Bem, lembrar exatamente os anos em que vivi em cada uma, já é outro assunto.
Na ocasião em que meus pais vieram para São Paulo em busca de uma vida melhor, nós éramos quatro irmãos. Com eles deslocaram-se para a Capital de São Paulo os dois mais novos, ficando eu e minha irmã na casa de vovô em Pouso Alegre, vindos de um breve tempo na cidade onde nascemos.
Não pretendo em nenhum momento desprezar ou esquecer minha avó e meus tios, mas as minhas lembranças melhores são com meu avô. Entretanto, falar tudo que fazíamos juntos é dispensável aqui, já que tudo foi minuciosamente referido em outra página deste site (“Minha vida com vovô”).
Assim, vou “mudar-me” logo para São Paulo e, com a Léa, unir-me aos outros dois.
Quase nada a relatar: eu tinha mais ou menos cinco anos e os outros três menos ainda, ou seja, praticamente nenhum brinquedo. O que eu me lembro é que à tarde, já limpinhos, cabelos penteados, sentávamos no degrau do portão, de onde apreciávamos o movimento da rua e nos deslumbrávamos com as propagandas e as músicas que nos vinham da parte alta da rua, mais precisamente em uma feira livre. O que poderíamos fazer morando em uma cidade já naquele tempo (1938) bastante movimentada?
Mas sempre há alguma coisa para contar.

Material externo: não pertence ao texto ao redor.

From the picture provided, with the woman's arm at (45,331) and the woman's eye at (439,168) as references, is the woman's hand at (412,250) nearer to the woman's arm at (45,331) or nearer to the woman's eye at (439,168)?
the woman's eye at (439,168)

Sabedores “nós quatro” de que a cidade estava em campanha de vacinação, no dia aprazado resolvemos nos esconder no porão da casa, para onde levamos uma vassoura e trancamos o trinco. “Na hora, se eles nos descobrirem, damos uma vassourada na moça” – decretei.
Na hora em que “os homens” chegaram facilmente meu pai nos encontrou, nos desarmou e nos segurou na hora das vacinas que, chorando, tomamos...

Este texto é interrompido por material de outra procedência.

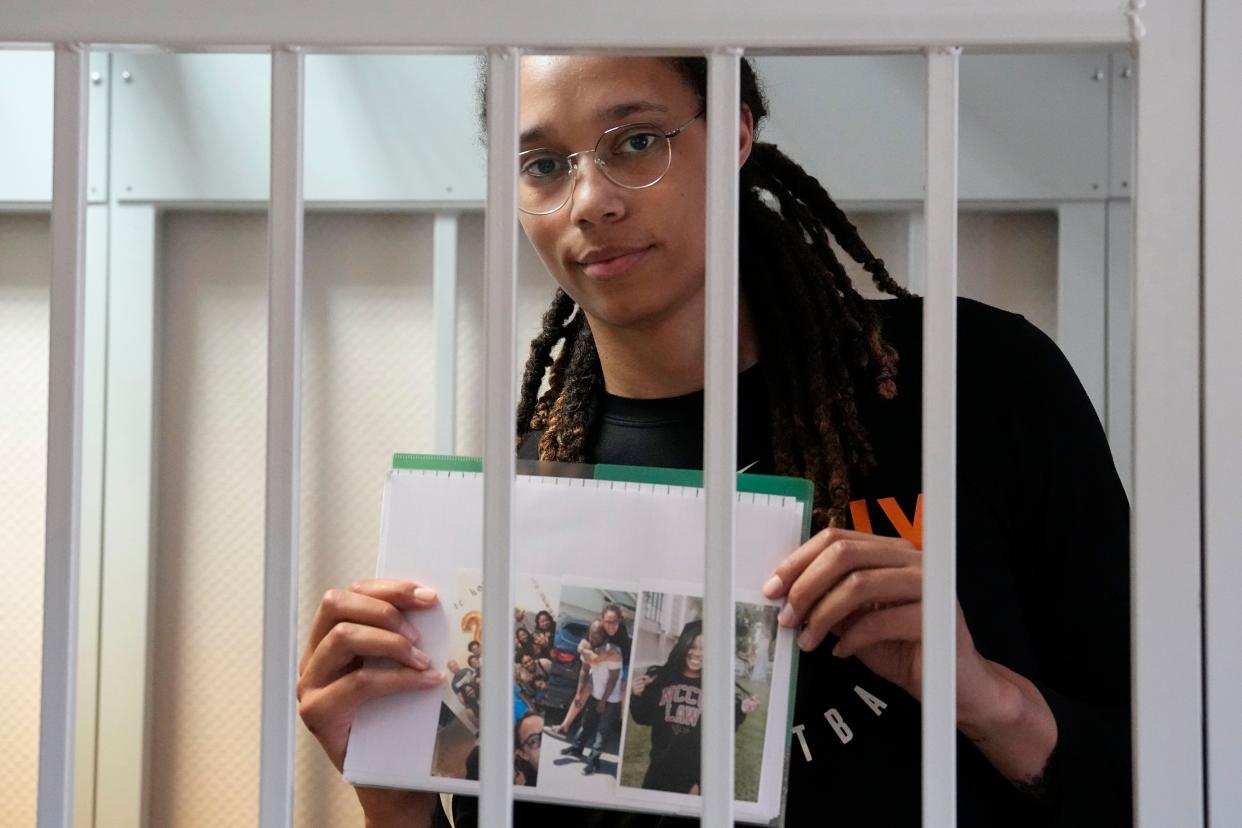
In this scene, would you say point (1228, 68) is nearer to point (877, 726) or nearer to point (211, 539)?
point (877, 726)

Já em Marilia, para onde nos mudamos em 1939, um pouco mais crescidos, tínhamos os nossos brinquedos – observar e caçar borboletas no quintal, dando-lhes nomes era um deles; outro era brincar de caminhãozinho, feito de caixa de querosene, onde as rodas eram substituídas por dois pedaços de cabo de vassoura. Apenas não andava!

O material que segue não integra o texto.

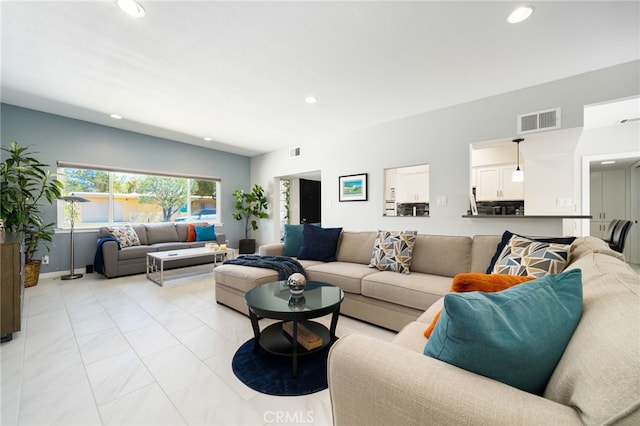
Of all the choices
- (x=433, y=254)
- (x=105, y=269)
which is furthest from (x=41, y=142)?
(x=433, y=254)

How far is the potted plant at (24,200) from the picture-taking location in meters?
3.49

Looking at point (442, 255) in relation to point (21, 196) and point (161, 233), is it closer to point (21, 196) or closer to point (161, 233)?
point (161, 233)

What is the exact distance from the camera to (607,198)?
18.5ft

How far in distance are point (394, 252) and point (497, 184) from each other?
4163 mm

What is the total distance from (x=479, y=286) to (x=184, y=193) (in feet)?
20.5

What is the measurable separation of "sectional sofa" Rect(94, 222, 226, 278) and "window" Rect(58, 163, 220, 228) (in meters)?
0.37

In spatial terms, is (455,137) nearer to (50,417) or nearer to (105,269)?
(50,417)

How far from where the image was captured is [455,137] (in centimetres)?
379

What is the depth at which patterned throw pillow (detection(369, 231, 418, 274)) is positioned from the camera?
8.72ft

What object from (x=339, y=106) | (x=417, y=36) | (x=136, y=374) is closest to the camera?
(x=136, y=374)

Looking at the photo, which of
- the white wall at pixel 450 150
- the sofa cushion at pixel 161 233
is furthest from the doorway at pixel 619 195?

Quando mudamos para a Rua Ruy Barbosa, já mais crescidos, nós, os meninos, já brincávamos na rua – bolinha de gude, peão, pique-salvo... Logo mais tarde, caminhadas pelas estradinhas de terra, rumo às represas que abasteciam a cidade. Ali nadávamos e pescávamos.
Um pouquinho mais tarde, caçadas de espingarda e estilingue lá para os lagos do “buracão” – uma depressão muito extensa - que atingia o vizinho município de Pompéia, - com uns cinqüenta metros de profundidade. Costumávamos descer segurando nas raízes das árvores e nos cipós. Lá no fundo havia orquídeas, pássaros, lagoas e quedas d’água, onde passávamos horas e horas, só olhando e admirando. Era uma maravilha!...
Daí crescemos, e a brincadeira virou compromisso.